Dopo l’esposto presentato dalla famiglia, la Procura di Napoli ha aperto un fascicolo d’indagine per accertare eventuali responsabilità. Come atto dovuto risultano indagati tre sanitari: il chirurgo Felice Pirozzi, Giuseppe Magno e Francesca Duro. Sono stati inoltre sequestrati la salma della giovane e la cartella clinica. Il conferimento dell’incarico ai consulenti che eseguiranno l’autopsia è stato fissato per martedì. L’esame autoptico rappresenterà un passaggio decisivo per chiarire le cause del decesso e ricostruire con precisione quanto accaduto durante il percorso clinico della paziente. Il collegio difensivo dei sanitari è composto dagli avvocati Massimo Lanna, Massimo D’Errico e Francesco Petruzzi.

I consulenti della famiglia

La famiglia Tucci ha deciso di nominare propri consulenti per seguire gli accertamenti tecnici irripetibili. L’avvocato Francesco Petruzzi ha spiegato di essere stato contattato perché non era stato possibile individuare tempestivamente uno specialista di branca che partecipasse alle operazioni peritali. A rappresentare gli interessi della famiglia saranno, tra gli altri, il medico legale Luca Scognamiglio e il professor Maurizio Gentile. La presenza dei consulenti di parte consentirà ai familiari di partecipare alle operazioni peritali previste dalla Procura e di verificare ogni fase dell’accertamento tecnico.

Una comunità in attesa di risposte

La morte della giovane ha profondamente colpito Afragola, dove Francesca Antonia Tucci era conosciuta anche perché figlia di un imprenditore operante nel settore dolciario.
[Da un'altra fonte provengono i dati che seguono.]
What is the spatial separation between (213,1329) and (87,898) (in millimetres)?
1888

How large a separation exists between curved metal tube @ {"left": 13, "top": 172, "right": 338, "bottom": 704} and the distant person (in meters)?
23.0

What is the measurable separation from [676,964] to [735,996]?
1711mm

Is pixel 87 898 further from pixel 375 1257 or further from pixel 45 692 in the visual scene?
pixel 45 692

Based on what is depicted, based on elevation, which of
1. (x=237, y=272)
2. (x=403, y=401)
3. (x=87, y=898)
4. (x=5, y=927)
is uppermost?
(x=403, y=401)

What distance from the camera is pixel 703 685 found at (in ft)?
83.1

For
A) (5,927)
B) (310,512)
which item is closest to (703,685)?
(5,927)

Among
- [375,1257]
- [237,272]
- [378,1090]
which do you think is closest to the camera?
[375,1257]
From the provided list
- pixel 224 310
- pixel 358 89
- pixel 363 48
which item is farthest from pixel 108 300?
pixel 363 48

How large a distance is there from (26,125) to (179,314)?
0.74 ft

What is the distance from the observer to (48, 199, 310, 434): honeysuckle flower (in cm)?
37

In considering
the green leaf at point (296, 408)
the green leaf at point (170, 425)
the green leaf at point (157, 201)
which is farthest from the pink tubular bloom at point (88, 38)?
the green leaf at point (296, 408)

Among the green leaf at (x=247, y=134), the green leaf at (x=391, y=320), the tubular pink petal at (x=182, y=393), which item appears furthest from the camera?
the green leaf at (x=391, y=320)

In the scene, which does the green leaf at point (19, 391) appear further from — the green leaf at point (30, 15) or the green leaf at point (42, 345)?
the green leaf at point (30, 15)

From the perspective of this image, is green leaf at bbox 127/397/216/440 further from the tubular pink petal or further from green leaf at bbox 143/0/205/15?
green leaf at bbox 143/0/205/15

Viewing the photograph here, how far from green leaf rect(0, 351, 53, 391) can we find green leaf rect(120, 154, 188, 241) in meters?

La notizia ha suscitato grande partecipazione e numerosi messaggi di cordoglio. Sul piano giudiziario, tuttavia, il caso è ancora nella fase preliminare delle indagini. Saranno gli esiti dell’autopsia, insieme all’analisi della documentazione clinica e agli ulteriori accertamenti disposti dalla Procura, a stabilire se il decesso sia riconducibile esclusivamente alle complicanze dell’intervento oppure se emergano eventuali profili di responsabilità professionale.

Fino alla conclusione degli accertamenti, ogni ipotesi resta al vaglio degli investigatori e non sono state formulate contestazioni definitive. La famiglia, attraverso i propri legali, continua a chiedere che venga chiarito cosa sia accaduto durante il ricovero della giovane e se la sua morte potesse essere evitata.